The proof-of-concept device cures resin into solid arbitrary shapes in seconds without the use of any moving parts.

Norbert Sparrow

June 10, 2024

2 Min Read
chip-based 3D printer
MIT/Sampson Wilcox, RLE

Every once in a while, a technology comes along that seems like it’s been beamed down from the land of holodecks and dilithium crystals. A 3D printer that fits in the palm of your hand and produces solid shapes from a resin via steerable rays of light falls into that category for me.

Researchers from MIT and the University of Texas at Austin have developed a proof-of-concept chip-based 3D printer that is about the size of a quarter. It could rapidly print custom, low-cost medical components or, more prosaically, a fastener to repair a wobbly bicycle wheel on the go. A paper describing the research was published in Nature Light Science and Applications on June 6, 2024.

How it works.

The device consists of a millimeter-scale photonic chip that projects a beam of light through tiny optical antennas into a well of liquid resin that rapidly cures when exposed to the beam’s wavelength of visible light. Arbitrary two-dimensional patterns are then printed within seconds and without the use of any moving parts, according to an article by Adam Zewe in MIT News. The breakthrough was achieved by an interdisciplinary research team with expertise in silicon photonics and photochemistry.

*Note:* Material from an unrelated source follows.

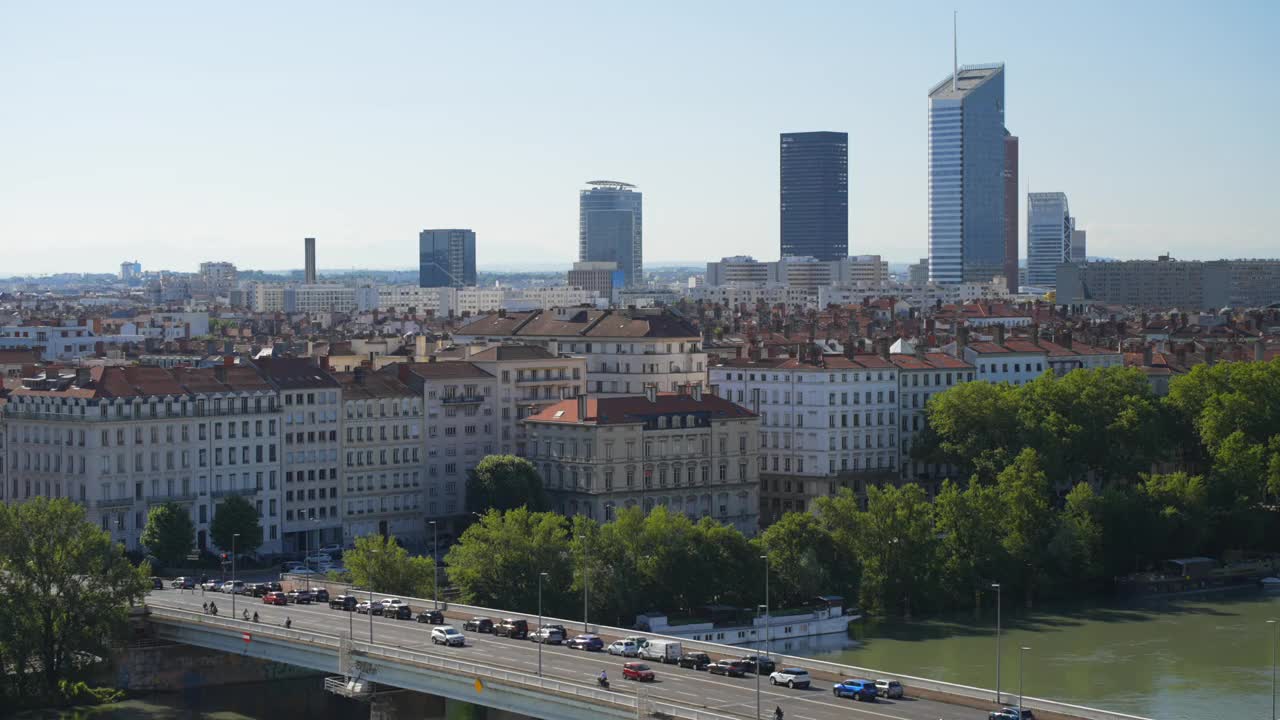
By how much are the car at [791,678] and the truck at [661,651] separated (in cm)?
399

Jelena Notaros, the Robert J. Shillman Career Development Professor in Electrical Engineering and Computer Science (EECS) at MIT and senior author of the paper, along with her team, had previously developed integrated optical-phased-array systems that steer beams of light using microscale antennas fabricated on a chip using semiconductor manufacturing processes. This technology is used in lidar-based remote sensing systems in autonomous vehicles, for example.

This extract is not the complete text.